No Nordeste brasileiro, os jumentos estão sendo mortos para atender à demanda de um produto chamado ejiao, extraído do colágeno de sua pele. Entidades estão unidas para salvar a espécie da extinção.
Especialistas chamam atenção para o declínio da população de jumentos no Brasil. Em 2011, essa população era de 974.688 animais, segundo o IBGE. Em 2017, os números caíram para 376.874, evidenciando uma queda de 38% em seis anos. Já segundo dados do Mapa (Ministério da Agricultura, Pecuária e Abastecimento), entre 2015 e 2019, o país abateu 91,6 mil animais da espécie.
Ainda de acordo com dados oficiais do Mapa, apenas em matadouros sob o Serviço de Inspeção Federal no estado da Bahia 78.964 jumentos foram mortos entre fevereiro de 2021 e junho de 2022. Os números não abrangem as mortes que ocorrem durante o transporte nem aquelas causadas por doenças, que somam em torno de 20% adicionais aos dados de abate. Em 2018, o Conselho Regional de Medicina Veterinária do Estado da Bahia previu que os jumentos seriam extintos em até quatro anos.
Busca pelo ejiao
O ejiao é uma espécie de gelatina de couro de jumento, que, segundo a medicina tradicional chinesa, possui propriedades medicinais que auxiliam na circulação sanguínea, no tratamento de anemia e no tratamento de doenças reprodutivas. Porém, não há comprovação científica, como alerta a bióloga e representante da The Donkey Sanctuary na América Latina, Patricia Tatemoto.
“As evidências científicas não são robustas sobre a eficácia deste produto. No mundo todo seriam necessárias 4.8 milhões de peles de jumentos por ano para abastecer esta demanda. Então é impraticável. E a produção regulamentada em fazendas é custo-proibitiva, por isso a atividade ocorre de modo extrativista”, afirma Patricia.
O comércio internacional do ejiao é lucrativo para um seleto grupo de empresários. Uma reportagem da BBC buscou estudos internacionais sobre o mercado de ejiao e concluiu que a pele de um único de animal é vendida na China por valores entre US$ 2 mil e US$ 4 mil.
Mercado cruel
Trata-se de um setor sem regulamentação, que implica um modus operandi de captura ou compra, transporte irregular, confinamento e abate dos jumentos para a exportação de seu couro.
“A morte desses animais é cruel e absurda. É um crime que irá extinguir os jumentos. Eles sofrem durante o transporte, além de serem acondicionados em locais com pouca água e comida. Estimamos que 20% morram pelos maus-tratos a caminho dos matadouros”, alerta a advogada e coordenadora da Frente Nacional de Defesa dos Jumentos, Gislane Junqueira Brandão.
Outro ponto refere-se à biossegurança. “O mormo, por exemplo, zoonose que acomete equídeos, possui letalidade de 95% para humanos e foi identificada em jumentos envolvidos na prática devido à ausência de rastreabilidade dos animais capturados”, salienta a entidade em defesa da espécie.
Reações em defesa dos jumentos
No último domingo (25/09), manifestações ocorreram em diversas capitais brasileiras em prol dos animais. Foi a quarta manifestação nacional convocada por instituições que buscam o cumprimento de uma liminar que proíbe a prática de abate de jumentos no país. A decisão favorável foi alcançada pela Frente Nacional de Defesa dos Jumentos, mas está sendo descumprida pelos matadouros, segundo a entidade.

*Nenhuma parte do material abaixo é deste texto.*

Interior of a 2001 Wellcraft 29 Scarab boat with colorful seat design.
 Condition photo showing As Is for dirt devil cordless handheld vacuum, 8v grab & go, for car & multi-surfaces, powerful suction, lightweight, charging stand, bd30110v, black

A Frente Nacional de Defesa dos Jumentos é composta por instituições como Fórum Nacional de Proteção e Defesa Animal, Princípio Animal, União Defensora dos Animais (Bicho Feliz), Rede de Mobilização Pela Causa Animal – REMCA, entre outras. A Frente Nacional e a The Donkey Sanctuary conseguiram a realização de audiências públicas no Congresso Nacional em 2019 e na Assembleia Legislativa da Bahia em 2021.
“Mesmo tendo uma decisão quase que por unanimidade no Tribunal de Justiça da Bahia, eles não a cumprem. Anos atrás, ficamos como tutores de centenas desses animais e verificamos a baixa qualidade sanitária deles, com muitas doenças”, aponta a médica veterinária e diretora técnica do Fórum Animal, Vania Plaza Nunes. Segundo ela, problemas graves de desenvolvimento, desnutrição e zoonoses, que oferecem riscos aos seres humanos, foram constatados. “Os animais que estão indo para o abate vieram de grande sofrimento, privação alimentar e abandono”.
Os jumentos são animais resilientes que ilustram as obras de artistas brasileiros como Luiz Gonzaga, Chico Buarque e Cândido Portinari, que já reconheceram estes animais em suas obras como pertencentes ao patrimônio cultural imaterial nacional.